Are Critical Points and Roots Interchangeable in Math?

[gevni]

Might be I am asking a silly question but really want to clarify that would critical points and roots are same terms use interchangeably? I mean we can use critical point as value of x and root also as value of x then what is the difference between?

 

[MarkFL]

It has been my experience that a critical value is an input to a function such that the function's first derivative is either zero or undefined. A function's root(s) is/are the input(s) which cause the function to return zero, also known as the zeroes of a function.

 

[skeeter]

In solving rational inequalities, critical values are where the expression under scrutiny equals zero or is undefined.
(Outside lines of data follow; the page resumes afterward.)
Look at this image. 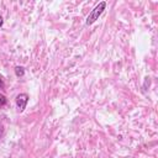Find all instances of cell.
Returning <instances> with one entry per match:
<instances>
[{
  "label": "cell",
  "instance_id": "obj_1",
  "mask_svg": "<svg viewBox=\"0 0 158 158\" xmlns=\"http://www.w3.org/2000/svg\"><path fill=\"white\" fill-rule=\"evenodd\" d=\"M105 7H106V2H105V1L99 2V4H98V5H96L91 11H90V14L88 15V17H86V20H85V25H86V26L93 25V23L99 19V16L104 12Z\"/></svg>",
  "mask_w": 158,
  "mask_h": 158
},
{
  "label": "cell",
  "instance_id": "obj_2",
  "mask_svg": "<svg viewBox=\"0 0 158 158\" xmlns=\"http://www.w3.org/2000/svg\"><path fill=\"white\" fill-rule=\"evenodd\" d=\"M28 102V95L26 93H21L16 96V106L19 109V111H23L26 109V105Z\"/></svg>",
  "mask_w": 158,
  "mask_h": 158
},
{
  "label": "cell",
  "instance_id": "obj_3",
  "mask_svg": "<svg viewBox=\"0 0 158 158\" xmlns=\"http://www.w3.org/2000/svg\"><path fill=\"white\" fill-rule=\"evenodd\" d=\"M15 74H16V77H23L25 75V69L22 68V67H20V65H17V67H15Z\"/></svg>",
  "mask_w": 158,
  "mask_h": 158
},
{
  "label": "cell",
  "instance_id": "obj_4",
  "mask_svg": "<svg viewBox=\"0 0 158 158\" xmlns=\"http://www.w3.org/2000/svg\"><path fill=\"white\" fill-rule=\"evenodd\" d=\"M5 104H6V96L0 94V106H4Z\"/></svg>",
  "mask_w": 158,
  "mask_h": 158
},
{
  "label": "cell",
  "instance_id": "obj_5",
  "mask_svg": "<svg viewBox=\"0 0 158 158\" xmlns=\"http://www.w3.org/2000/svg\"><path fill=\"white\" fill-rule=\"evenodd\" d=\"M4 135V125L0 122V137Z\"/></svg>",
  "mask_w": 158,
  "mask_h": 158
},
{
  "label": "cell",
  "instance_id": "obj_6",
  "mask_svg": "<svg viewBox=\"0 0 158 158\" xmlns=\"http://www.w3.org/2000/svg\"><path fill=\"white\" fill-rule=\"evenodd\" d=\"M2 25H4V20H2V16L0 15V28L2 27Z\"/></svg>",
  "mask_w": 158,
  "mask_h": 158
},
{
  "label": "cell",
  "instance_id": "obj_7",
  "mask_svg": "<svg viewBox=\"0 0 158 158\" xmlns=\"http://www.w3.org/2000/svg\"><path fill=\"white\" fill-rule=\"evenodd\" d=\"M4 86H5V84H4V81H2V79H1V78H0V88H1V89H2V88H4Z\"/></svg>",
  "mask_w": 158,
  "mask_h": 158
}]
</instances>
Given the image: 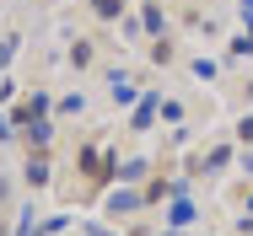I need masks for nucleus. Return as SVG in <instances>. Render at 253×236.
Instances as JSON below:
<instances>
[{
    "instance_id": "nucleus-18",
    "label": "nucleus",
    "mask_w": 253,
    "mask_h": 236,
    "mask_svg": "<svg viewBox=\"0 0 253 236\" xmlns=\"http://www.w3.org/2000/svg\"><path fill=\"white\" fill-rule=\"evenodd\" d=\"M0 236H16V226H11V220H5V215H0Z\"/></svg>"
},
{
    "instance_id": "nucleus-11",
    "label": "nucleus",
    "mask_w": 253,
    "mask_h": 236,
    "mask_svg": "<svg viewBox=\"0 0 253 236\" xmlns=\"http://www.w3.org/2000/svg\"><path fill=\"white\" fill-rule=\"evenodd\" d=\"M124 5H129V0H92V16H97V22H119Z\"/></svg>"
},
{
    "instance_id": "nucleus-8",
    "label": "nucleus",
    "mask_w": 253,
    "mask_h": 236,
    "mask_svg": "<svg viewBox=\"0 0 253 236\" xmlns=\"http://www.w3.org/2000/svg\"><path fill=\"white\" fill-rule=\"evenodd\" d=\"M108 97H113V107H129V102H135V81L113 70V81H108Z\"/></svg>"
},
{
    "instance_id": "nucleus-16",
    "label": "nucleus",
    "mask_w": 253,
    "mask_h": 236,
    "mask_svg": "<svg viewBox=\"0 0 253 236\" xmlns=\"http://www.w3.org/2000/svg\"><path fill=\"white\" fill-rule=\"evenodd\" d=\"M5 204H11V172H0V215H5Z\"/></svg>"
},
{
    "instance_id": "nucleus-9",
    "label": "nucleus",
    "mask_w": 253,
    "mask_h": 236,
    "mask_svg": "<svg viewBox=\"0 0 253 236\" xmlns=\"http://www.w3.org/2000/svg\"><path fill=\"white\" fill-rule=\"evenodd\" d=\"M232 156H237V145H210V150H205V172H226Z\"/></svg>"
},
{
    "instance_id": "nucleus-5",
    "label": "nucleus",
    "mask_w": 253,
    "mask_h": 236,
    "mask_svg": "<svg viewBox=\"0 0 253 236\" xmlns=\"http://www.w3.org/2000/svg\"><path fill=\"white\" fill-rule=\"evenodd\" d=\"M194 220H200V209H194V199H183V193H178V199L167 204V226H178V231H183V226H194Z\"/></svg>"
},
{
    "instance_id": "nucleus-17",
    "label": "nucleus",
    "mask_w": 253,
    "mask_h": 236,
    "mask_svg": "<svg viewBox=\"0 0 253 236\" xmlns=\"http://www.w3.org/2000/svg\"><path fill=\"white\" fill-rule=\"evenodd\" d=\"M11 54H16V38H0V70L11 65Z\"/></svg>"
},
{
    "instance_id": "nucleus-4",
    "label": "nucleus",
    "mask_w": 253,
    "mask_h": 236,
    "mask_svg": "<svg viewBox=\"0 0 253 236\" xmlns=\"http://www.w3.org/2000/svg\"><path fill=\"white\" fill-rule=\"evenodd\" d=\"M54 140V118H33V124H22V145L27 150H49Z\"/></svg>"
},
{
    "instance_id": "nucleus-1",
    "label": "nucleus",
    "mask_w": 253,
    "mask_h": 236,
    "mask_svg": "<svg viewBox=\"0 0 253 236\" xmlns=\"http://www.w3.org/2000/svg\"><path fill=\"white\" fill-rule=\"evenodd\" d=\"M76 172L86 177V193H97L108 188V183H119V150H102V145H81L76 150Z\"/></svg>"
},
{
    "instance_id": "nucleus-20",
    "label": "nucleus",
    "mask_w": 253,
    "mask_h": 236,
    "mask_svg": "<svg viewBox=\"0 0 253 236\" xmlns=\"http://www.w3.org/2000/svg\"><path fill=\"white\" fill-rule=\"evenodd\" d=\"M248 102H253V81H248Z\"/></svg>"
},
{
    "instance_id": "nucleus-6",
    "label": "nucleus",
    "mask_w": 253,
    "mask_h": 236,
    "mask_svg": "<svg viewBox=\"0 0 253 236\" xmlns=\"http://www.w3.org/2000/svg\"><path fill=\"white\" fill-rule=\"evenodd\" d=\"M140 27H146L151 38H167V11H162V5H151V0H146V5H140Z\"/></svg>"
},
{
    "instance_id": "nucleus-15",
    "label": "nucleus",
    "mask_w": 253,
    "mask_h": 236,
    "mask_svg": "<svg viewBox=\"0 0 253 236\" xmlns=\"http://www.w3.org/2000/svg\"><path fill=\"white\" fill-rule=\"evenodd\" d=\"M237 145H243V150L253 145V113H243V118H237Z\"/></svg>"
},
{
    "instance_id": "nucleus-14",
    "label": "nucleus",
    "mask_w": 253,
    "mask_h": 236,
    "mask_svg": "<svg viewBox=\"0 0 253 236\" xmlns=\"http://www.w3.org/2000/svg\"><path fill=\"white\" fill-rule=\"evenodd\" d=\"M226 54H232V59H243V54H253V27H248V33H237V38H232V48H226Z\"/></svg>"
},
{
    "instance_id": "nucleus-12",
    "label": "nucleus",
    "mask_w": 253,
    "mask_h": 236,
    "mask_svg": "<svg viewBox=\"0 0 253 236\" xmlns=\"http://www.w3.org/2000/svg\"><path fill=\"white\" fill-rule=\"evenodd\" d=\"M146 54H151V65H172V59H178L172 38H151V48H146Z\"/></svg>"
},
{
    "instance_id": "nucleus-19",
    "label": "nucleus",
    "mask_w": 253,
    "mask_h": 236,
    "mask_svg": "<svg viewBox=\"0 0 253 236\" xmlns=\"http://www.w3.org/2000/svg\"><path fill=\"white\" fill-rule=\"evenodd\" d=\"M243 172H253V145H248V150H243Z\"/></svg>"
},
{
    "instance_id": "nucleus-2",
    "label": "nucleus",
    "mask_w": 253,
    "mask_h": 236,
    "mask_svg": "<svg viewBox=\"0 0 253 236\" xmlns=\"http://www.w3.org/2000/svg\"><path fill=\"white\" fill-rule=\"evenodd\" d=\"M22 177H27V188H49V183H54V161H49V150H27Z\"/></svg>"
},
{
    "instance_id": "nucleus-7",
    "label": "nucleus",
    "mask_w": 253,
    "mask_h": 236,
    "mask_svg": "<svg viewBox=\"0 0 253 236\" xmlns=\"http://www.w3.org/2000/svg\"><path fill=\"white\" fill-rule=\"evenodd\" d=\"M70 65H76V70H92V65H97V43H92V38H76V43H70Z\"/></svg>"
},
{
    "instance_id": "nucleus-3",
    "label": "nucleus",
    "mask_w": 253,
    "mask_h": 236,
    "mask_svg": "<svg viewBox=\"0 0 253 236\" xmlns=\"http://www.w3.org/2000/svg\"><path fill=\"white\" fill-rule=\"evenodd\" d=\"M140 209H151V204H146V193H135V188H124V193L108 199V215H113V220H129V215H140Z\"/></svg>"
},
{
    "instance_id": "nucleus-10",
    "label": "nucleus",
    "mask_w": 253,
    "mask_h": 236,
    "mask_svg": "<svg viewBox=\"0 0 253 236\" xmlns=\"http://www.w3.org/2000/svg\"><path fill=\"white\" fill-rule=\"evenodd\" d=\"M140 177H151V161H119V183H140Z\"/></svg>"
},
{
    "instance_id": "nucleus-13",
    "label": "nucleus",
    "mask_w": 253,
    "mask_h": 236,
    "mask_svg": "<svg viewBox=\"0 0 253 236\" xmlns=\"http://www.w3.org/2000/svg\"><path fill=\"white\" fill-rule=\"evenodd\" d=\"M156 118H167V124H183V102H172V97H167V102H156Z\"/></svg>"
}]
</instances>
Those values mark the boundaries for the solution set.

for example ...

$\dfrac{x^2-1}{x+2} \ge 0$

critical values are $x \in \{-2,-1,1\}$

the three critical values partition the set of x-values into four regions ...

$-\infty < x < -2$,
$-2 < x < -1$,
$-1 < x < 1$,
and $x > 1$

The "equals to" part of the original inequality occurs at $x = \pm 1$

The "greater than" occurs over the intervals $-2 < x < -1$ and $x > 1$

So, the solution set is all $x$ such that $-2 < x \le -1$ or $x \ge 1$

 

[HOI]

One additional point- critical roots are numbers while critical points are, of course, points. If I were asked to find the critical root of $y= x^2- 6x+ 10= (x- 3)^2+ 1$, I would answer x= 3. If I were asked for the critical point, I would answer (3, 1).